Another interesting play in the NoHo Arts District, this time at the Lonny Chapman Theater.
By Carol Edger Germain
Gus Krieger’s “The Armadillo Necktie,” directed by Drina Durazo, is playing through July 31. It is a twisting and turning disjointed snake of a story, and that is a compliment!
The general premise is that Colonel Ulysses S. Armadillo (Bert Emmett) is still in Iraq at the Afghanistan border decades after the Iraq war ended because he has unfinished business – tracking down the unidentified assassins who murdered his wife. It appears that after all this time his focus on finishing his mission has blurred and he’s mostly just living the bizarre life he has created for himself and his fellow soldier/caretaker/rescuer, Buckley Dunham (Matt Calloway), a career soldier perhaps meant to retrieve the Colonel but who has settled into the position of assisting and maintaining the Colonel in his bizarre lifepath, meanwhile enjoying his “me time” by knitting.
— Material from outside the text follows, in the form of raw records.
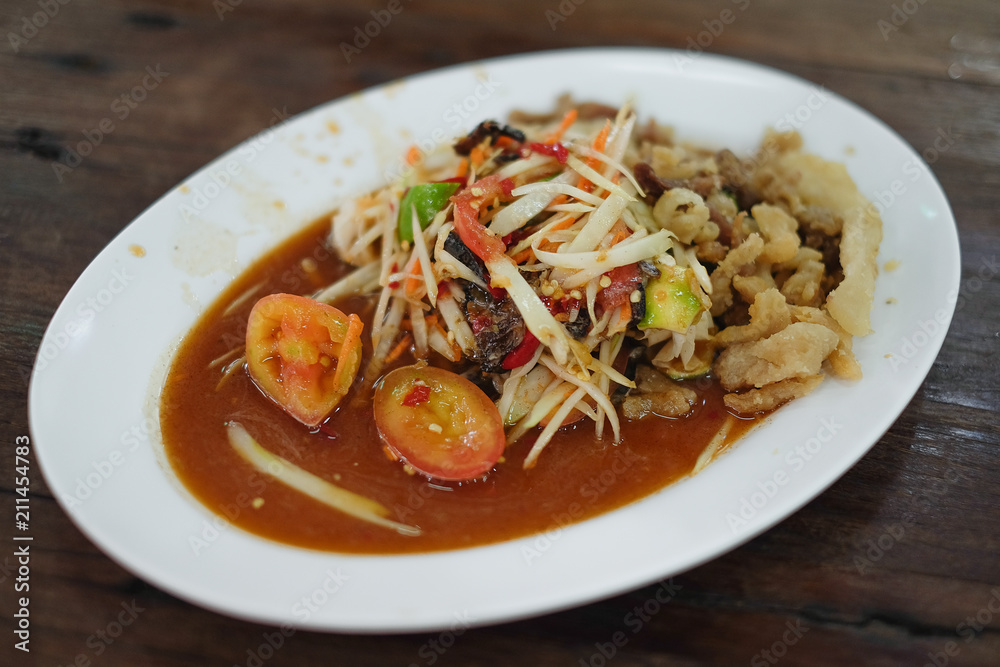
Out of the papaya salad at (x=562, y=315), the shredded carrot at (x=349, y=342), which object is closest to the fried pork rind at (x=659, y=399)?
the papaya salad at (x=562, y=315)

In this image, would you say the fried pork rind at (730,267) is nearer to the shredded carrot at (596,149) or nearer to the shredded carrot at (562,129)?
the shredded carrot at (596,149)

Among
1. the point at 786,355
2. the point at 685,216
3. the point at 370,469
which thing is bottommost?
the point at 370,469

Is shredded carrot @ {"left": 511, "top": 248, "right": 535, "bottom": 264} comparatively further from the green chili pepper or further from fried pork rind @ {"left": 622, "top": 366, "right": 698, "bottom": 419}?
fried pork rind @ {"left": 622, "top": 366, "right": 698, "bottom": 419}

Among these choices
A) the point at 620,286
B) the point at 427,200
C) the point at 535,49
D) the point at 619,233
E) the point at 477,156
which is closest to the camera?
the point at 620,286

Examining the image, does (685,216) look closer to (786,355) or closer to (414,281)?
(786,355)

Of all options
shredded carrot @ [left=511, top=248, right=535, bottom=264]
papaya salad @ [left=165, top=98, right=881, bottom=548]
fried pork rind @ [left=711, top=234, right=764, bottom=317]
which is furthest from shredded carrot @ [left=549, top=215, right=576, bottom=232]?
fried pork rind @ [left=711, top=234, right=764, bottom=317]

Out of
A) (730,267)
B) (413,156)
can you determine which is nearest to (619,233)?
(730,267)

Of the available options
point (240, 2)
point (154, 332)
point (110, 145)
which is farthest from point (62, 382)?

Time and birthdays seem to march forward and backward at their own pace throughout the play, with the Colonel aging by a decade every time he has occasion to mention his age, a fluid scene jumping forward randomly, keeping the audience a bit off kilter (which I liked). Weaving in and out of Armadillo and Dunham’s world are the three other characters in the play: New York Times reporter Madeline Sainz (Jennifer Laks), photographer Bruce Walker (Morgan Lauff), and a local citizen named Aminah Abdul-Haleem Ali (Shanti Ashanti). The New York times staff members have allegedly been sent to interview the notorious Colonel Armadillo, although Bruce has a sub-mission as well, which opens an opportunity for Buckley Dunham to exercise his penchant for torture, creating some dark laughs with his torture contraption hooked to a car battery.
I got a number of good laughs from this dark story, from groaning chuckles to outright guffaws. Aminah’s mission is to get Armadillo to help her rescue her brother, and she employs an impossible ruse, but due to Armadillo’s deteriorating sense of logic and time, he buys it. And the title? I won’t spoil it, you’ll have to see the play to discover what an “Armadillo Necktie” is.